Transmission 02 | 06.16.24
Output: I’ve been heads-down the last couple of months finalizing a body of work I’ll be showing with our friends Propellor at their gallery and studio on Granville Island. I’m honoured and excited for the opportunity to have my work intertwine with the beautiful work Pam, Toby and Nik create and curate in that space – there’s a radiant creative pulse I feel as soon as I step through the door.
The show, “Seen” spans from the last months of 2017 to this past week, offering a glimpse of my current practice at the intersection of parallel streams of work. The show includes three components: a new publication, “Umwelt,” photographs, and selections from a new collage series. If you are Vancouver local, I invite you to join us for the opening next week on Friday, June 21st from 6-9PM. It’s a full moon and the first full day of summer so I’m hoping we’ll tap into that energy. If you can’t make it but would still like to pop by and check out the space and work, there will be opportunities. More details on dates and open hours to come.
Sharing and Loss
We lost my Dad seven years ago and in the years since, I’ve found one of the most significant ways I miss him is when I think to share something. I still have that impulse to email or message him something I think he’d enjoy. To me, this connection through sharing is one of the great gifts of love and friendship – it also happens to be at the heart of what I’m after with these little dispatches.
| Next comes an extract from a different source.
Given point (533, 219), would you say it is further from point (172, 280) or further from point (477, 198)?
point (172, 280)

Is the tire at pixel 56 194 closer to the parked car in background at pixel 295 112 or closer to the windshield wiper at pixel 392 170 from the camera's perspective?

I recently watched a short film on a Robert Henke1 project where he (and a team including artist and engineer, Anna Tskhovrebov) employs a small squad of 40+ year-old Commodore computers to perform music and visual art. I promise you, it’s one of the impressively nerdy things going and while the music itself might not have been my Dad’s jam2 he most certainly would have been giddy with what Henke has pulled off and the absurdity (audacity?) of the objective. Happy Father’s Day, Dad — may the massive earthshaking 30hz 8-bit bass reach you wherever you are.
PBS has a great short on Detroit artist3 Sydney G. James. Steadfast and focused in her principles, Sydney seems to embody (in spades) a unique grit and vision I’ve noticed in a number Detroit artists I follow. Trust, she’s not messing around. So inspired.
While working on the final leg of preparation for this show, I’ve been bumping the two Kim Gordon solo records pretty obsessively. When “No Home Record” came out in 2019, I listened to it for sure, but it didn’t hook me just yet. It took her most recent record, “The Collective4” (and the headspace I’m in) to create the left-right combo that I’ve just kept on repeat. No one makes me laugh out loud (and thrash) at 21st-century capitalism quite like Kim Gordon is able to – at 71 years old, no less. So hard.
That’s it for the minute. I May be back later in the week for a quick one and a playlist.
✌️D
Although…he did have a copy of Wendy Carlos’ “Switched on Bach” in his collection when we were growing up which now appears to me as much cooler than my teenage self had initially appraised it.